▸ WRITTEN PROBLEM
Count the rows below that contain the word "house", with case counting, and reply with only the number.

▸ SOURCE DATA
## Start
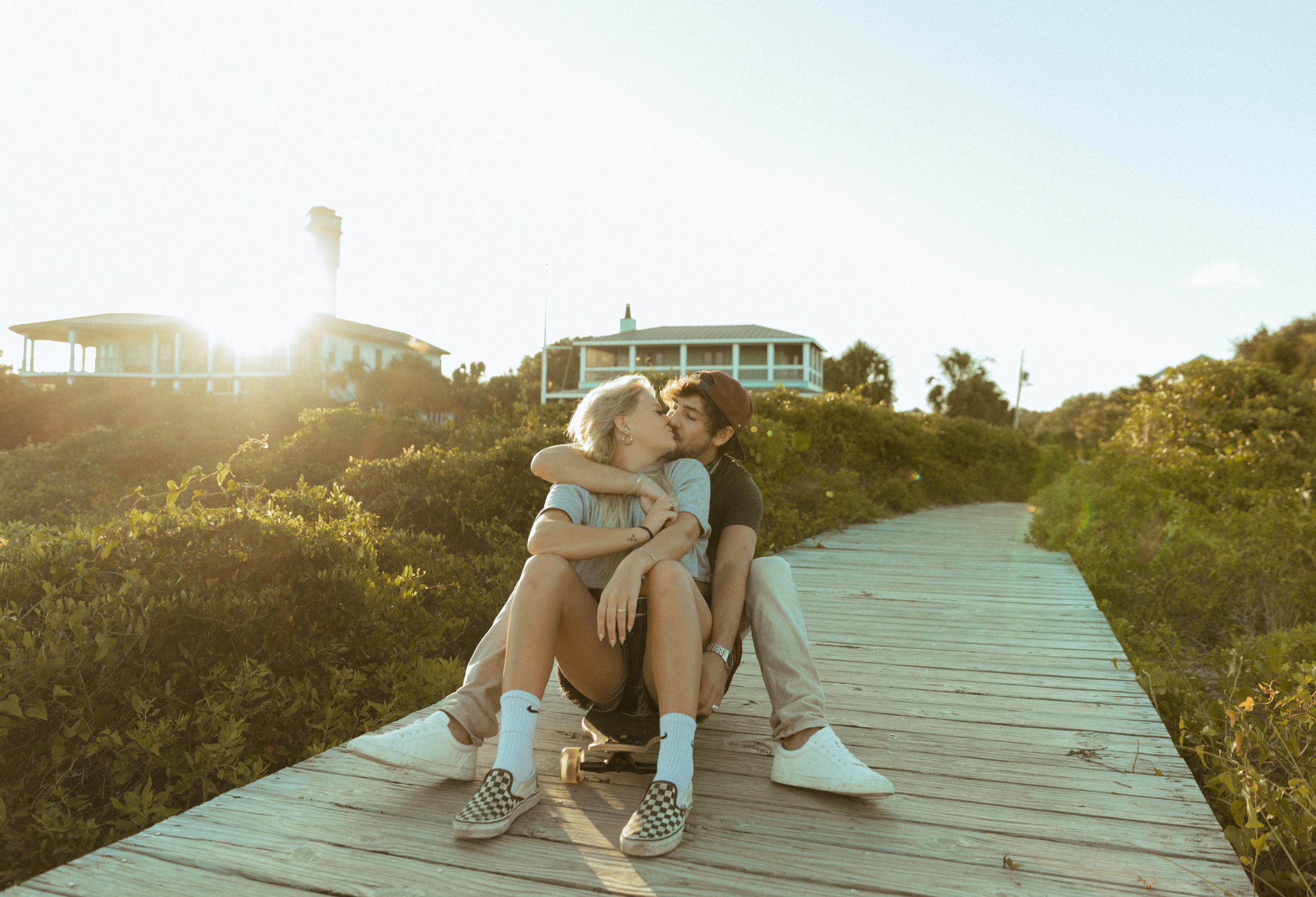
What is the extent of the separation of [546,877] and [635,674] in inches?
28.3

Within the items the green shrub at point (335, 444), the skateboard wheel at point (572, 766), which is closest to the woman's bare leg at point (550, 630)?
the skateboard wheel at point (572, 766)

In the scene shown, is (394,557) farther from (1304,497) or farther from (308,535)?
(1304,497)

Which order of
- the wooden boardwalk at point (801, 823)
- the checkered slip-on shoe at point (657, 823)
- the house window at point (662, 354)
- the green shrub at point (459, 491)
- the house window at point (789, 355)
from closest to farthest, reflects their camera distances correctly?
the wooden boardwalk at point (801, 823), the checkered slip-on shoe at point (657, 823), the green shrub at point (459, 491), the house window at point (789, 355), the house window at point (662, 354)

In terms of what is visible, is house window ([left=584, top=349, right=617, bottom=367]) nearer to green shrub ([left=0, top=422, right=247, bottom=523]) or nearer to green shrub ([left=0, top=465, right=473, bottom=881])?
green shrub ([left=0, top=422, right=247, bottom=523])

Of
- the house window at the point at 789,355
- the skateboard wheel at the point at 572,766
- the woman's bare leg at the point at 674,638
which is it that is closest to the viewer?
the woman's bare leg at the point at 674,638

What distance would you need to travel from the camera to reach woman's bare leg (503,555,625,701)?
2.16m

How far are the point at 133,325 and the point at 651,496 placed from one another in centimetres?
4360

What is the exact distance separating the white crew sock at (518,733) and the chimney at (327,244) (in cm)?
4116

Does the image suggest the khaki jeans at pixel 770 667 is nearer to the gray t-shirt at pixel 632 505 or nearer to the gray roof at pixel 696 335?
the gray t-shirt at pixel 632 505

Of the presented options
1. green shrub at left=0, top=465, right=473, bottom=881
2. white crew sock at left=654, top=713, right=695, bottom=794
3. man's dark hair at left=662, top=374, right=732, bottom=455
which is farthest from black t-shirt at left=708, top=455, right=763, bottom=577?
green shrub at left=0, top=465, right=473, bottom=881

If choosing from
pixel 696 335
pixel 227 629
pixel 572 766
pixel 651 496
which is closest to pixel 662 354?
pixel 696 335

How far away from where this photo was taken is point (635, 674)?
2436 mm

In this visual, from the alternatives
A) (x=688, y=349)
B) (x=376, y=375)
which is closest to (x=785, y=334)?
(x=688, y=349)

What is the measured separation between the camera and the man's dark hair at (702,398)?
## End
## Start
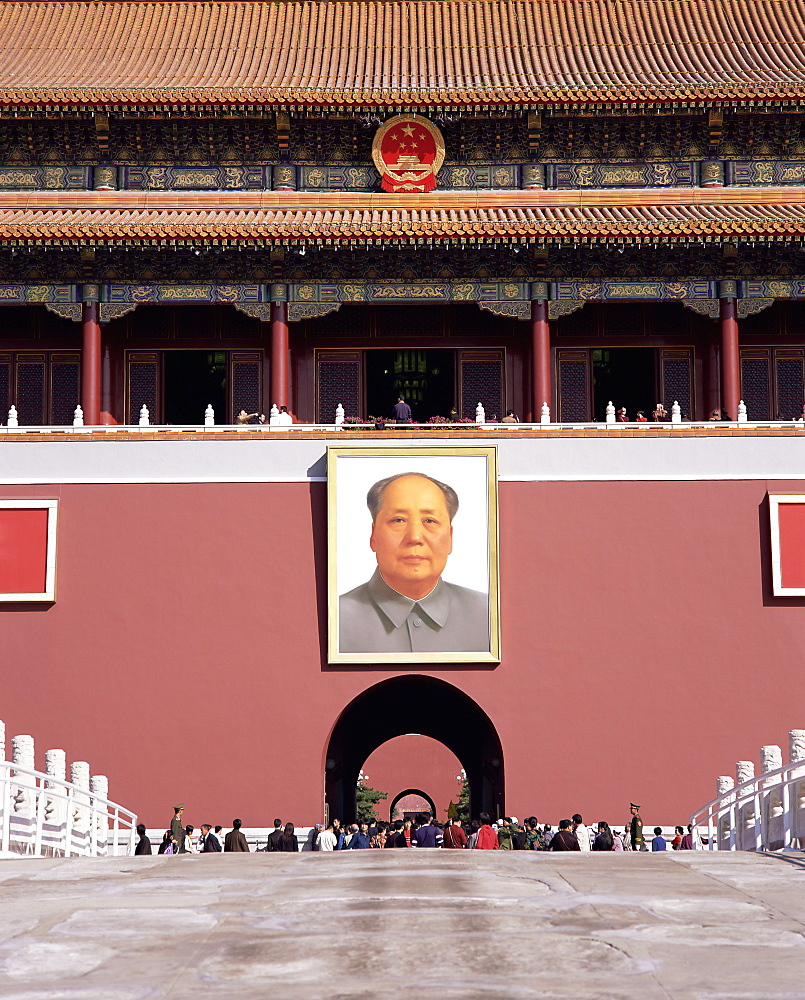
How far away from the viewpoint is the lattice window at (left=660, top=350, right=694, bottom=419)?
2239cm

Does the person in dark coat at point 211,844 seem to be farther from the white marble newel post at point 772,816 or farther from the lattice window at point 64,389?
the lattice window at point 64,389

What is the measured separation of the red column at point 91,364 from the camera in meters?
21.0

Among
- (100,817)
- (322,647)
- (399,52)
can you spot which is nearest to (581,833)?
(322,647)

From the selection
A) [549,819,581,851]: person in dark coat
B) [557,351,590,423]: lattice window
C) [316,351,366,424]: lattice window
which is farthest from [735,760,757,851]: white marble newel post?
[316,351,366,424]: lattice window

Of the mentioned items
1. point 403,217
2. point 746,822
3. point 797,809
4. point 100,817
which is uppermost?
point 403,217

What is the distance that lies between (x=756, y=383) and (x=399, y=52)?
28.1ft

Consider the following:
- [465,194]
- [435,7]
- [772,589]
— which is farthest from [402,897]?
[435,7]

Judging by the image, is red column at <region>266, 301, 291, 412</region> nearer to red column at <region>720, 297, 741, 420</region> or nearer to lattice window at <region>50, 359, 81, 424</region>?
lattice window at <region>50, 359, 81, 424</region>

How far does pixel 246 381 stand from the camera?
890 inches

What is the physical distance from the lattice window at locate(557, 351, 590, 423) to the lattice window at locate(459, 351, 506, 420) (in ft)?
## End
## Start
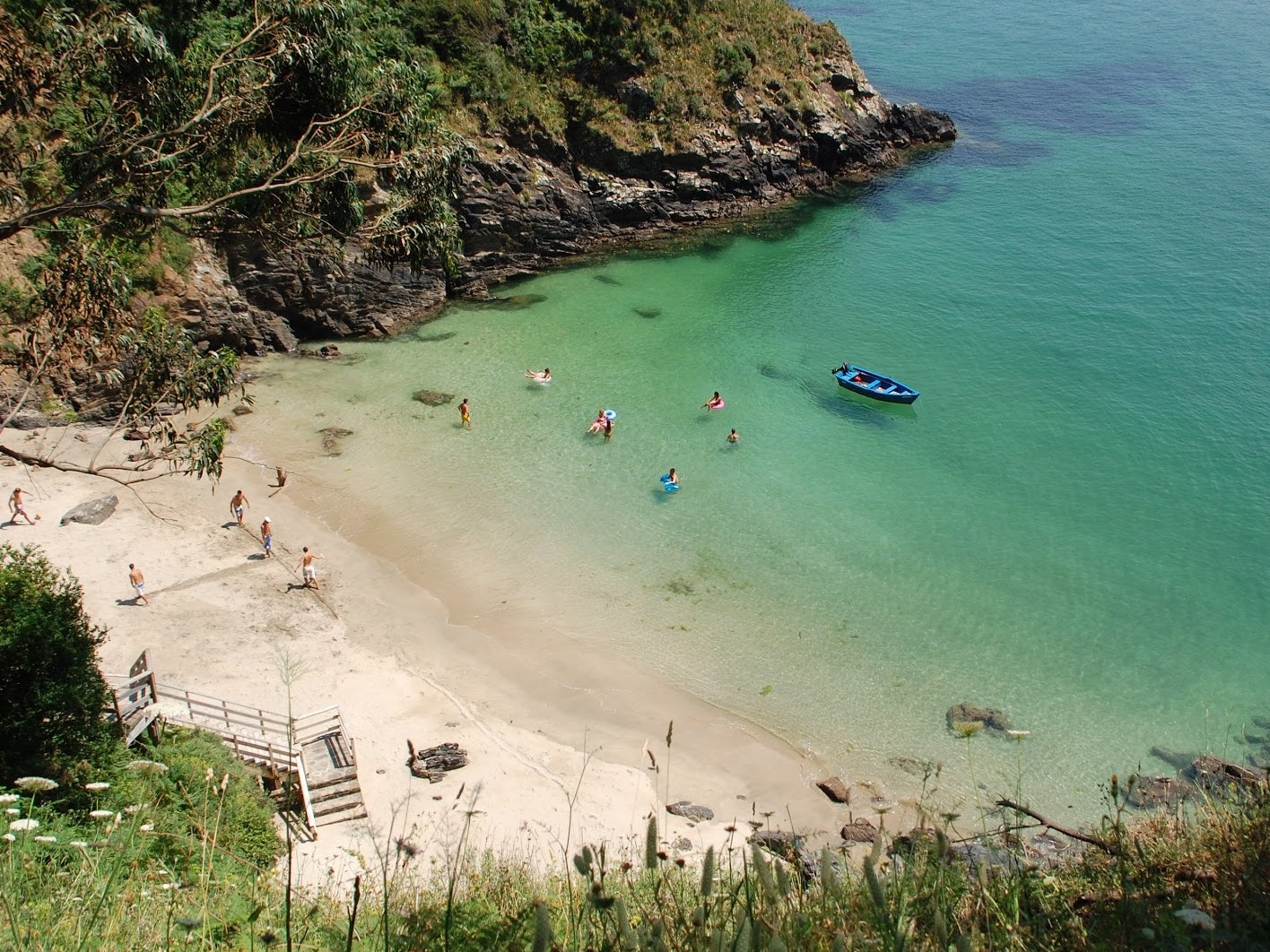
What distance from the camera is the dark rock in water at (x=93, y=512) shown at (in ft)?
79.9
## End
▸ SOLUTION BELOW
5